*Passage shown*:
----

Saturday, May 16, 2020

The 2nd Annual Potomac Operations Saturday will be held on May 16, 2020.It is simple to participate. Just send an e-mail (ocrr@comcast.net) listing which of the layouts or layout below on which you would like to operate. We can handle up to 40 operators and if that isn’t enough, we will get another layout or two. Sign-ups close May 1. Morning sessions will run 9 to 12. Afternoon sessions will run 2 to 5.

You are welcome whether you are brand new to ops or an old head. You can sign up for two, we promise you will get one, and will try to make sure you also get your second choice. We have layouts in both Virginia and Maryland, but you can pick the layouts you want regardless of where you live. When sign ups close on May 1, we will let you know your layouts; and hosts will contact you with addresses and other information that will help make the day fun for everyone.

Here’s the schedule for May 16:

Marshall Abrams – Silver Spring, Maryland, AM (6 spaces)
Pete and Jane Clark – Damascus, Maryland, PM (6 spaces)
Cam Green – Broad Run, Virginia, PM (10-12 spaces)
Bryan Kidd – Nokesville, Virginia (10 spaces)
Brian Sheron – Poolesville, Maryland, AM (6 spaces)

Marshall Abrams, Abrams Railroad Empire (ARE), HO scale:

Operations on the ARE are governed by "Employee Instructions," computer-generated switch lists and route instructions. Most of the operation on the ARE is concerned with local switching in towns and yards.These switching jobs involve delivering cars to specific industries and picking up other specific cars from those industries, all under constraints of available track and cars at those industries. Several of the jobs can be considered switching puzzles.

----

*Stored data*:
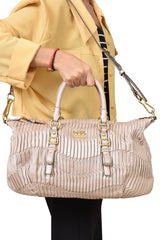 Coach Golden Satchel Handbag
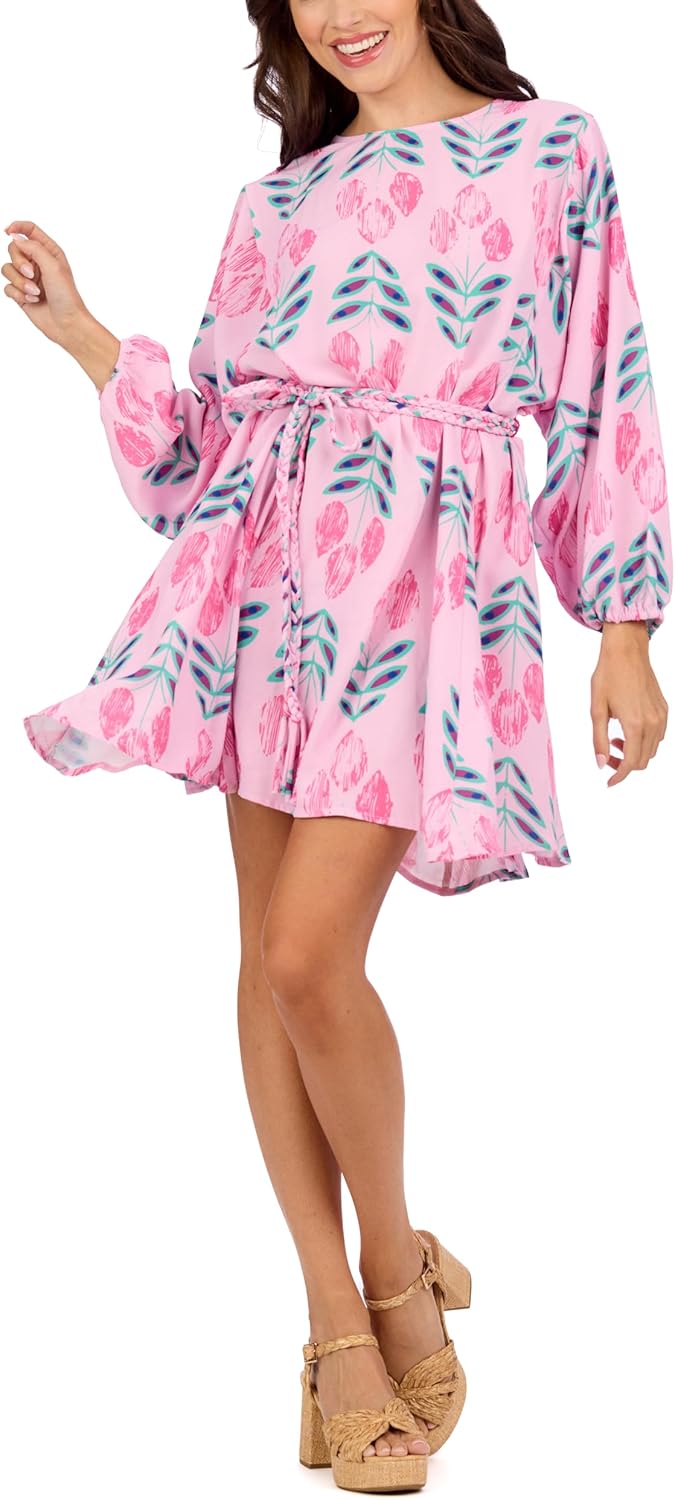 Mud Pie Womens Mud Pie Women's Dutton Flounce Dress - Image 3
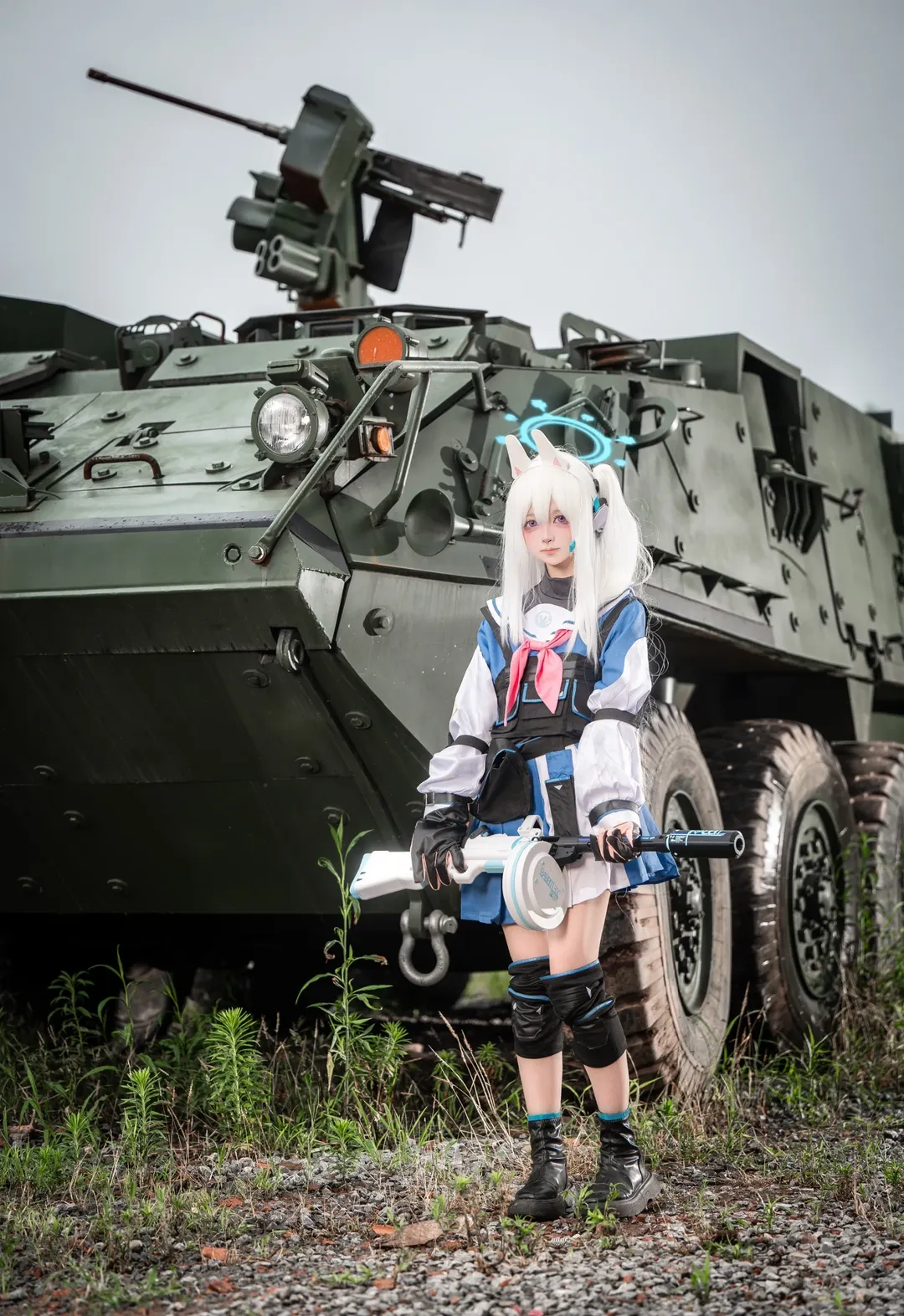 Cosplay, 蔚蓝档案, 战术少女, 月雪宫子cos, 军事装备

----

*What is being asked*:
Reproduce the Potomac Operations Saturday announcement in full, word for word. The material that accompanies the Potomac Operations Saturday announcement is separate from it.

*Answer for the task*:
Saturday, May 16, 2020

The 2nd Annual Potomac Operations Saturday will be held on May 16, 2020.It is simple to participate. Just send an e-mail (ocrr@comcast.net) listing which of the layouts or layout below on which you would like to operate. We can handle up to 40 operators and if that isn’t enough, we will get another layout or two. Sign-ups close May 1. Morning sessions will run 9 to 12. Afternoon sessions will run 2 to 5.

You are welcome whether you are brand new to ops or an old head. You can sign up for two, we promise you will get one, and will try to make sure you also get your second choice. We have layouts in both Virginia and Maryland, but you can pick the layouts you want regardless of where you live. When sign ups close on May 1, we will let you know your layouts; and hosts will contact you with addresses and other information that will help make the day fun for everyone.

Here’s the schedule for May 16:

Marshall Abrams – Silver Spring, Maryland, AM (6 spaces)
Pete and Jane Clark – Damascus, Maryland, PM (6 spaces)
Cam Green – Broad Run, Virginia, PM (10-12 spaces)
Bryan Kidd – Nokesville, Virginia (10 spaces)
Brian Sheron – Poolesville, Maryland, AM (6 spaces)

Marshall Abrams, Abrams Railroad Empire (ARE), HO scale:

Operations on the ARE are governed by "Employee Instructions," computer-generated switch lists and route instructions. Most of the operation on the ARE is concerned with local switching in towns and yards.These switching jobs involve delivering cars to specific industries and picking up other specific cars from those industries, all under constraints of available track and cars at those industries. Several of the jobs can be considered switching puzzles.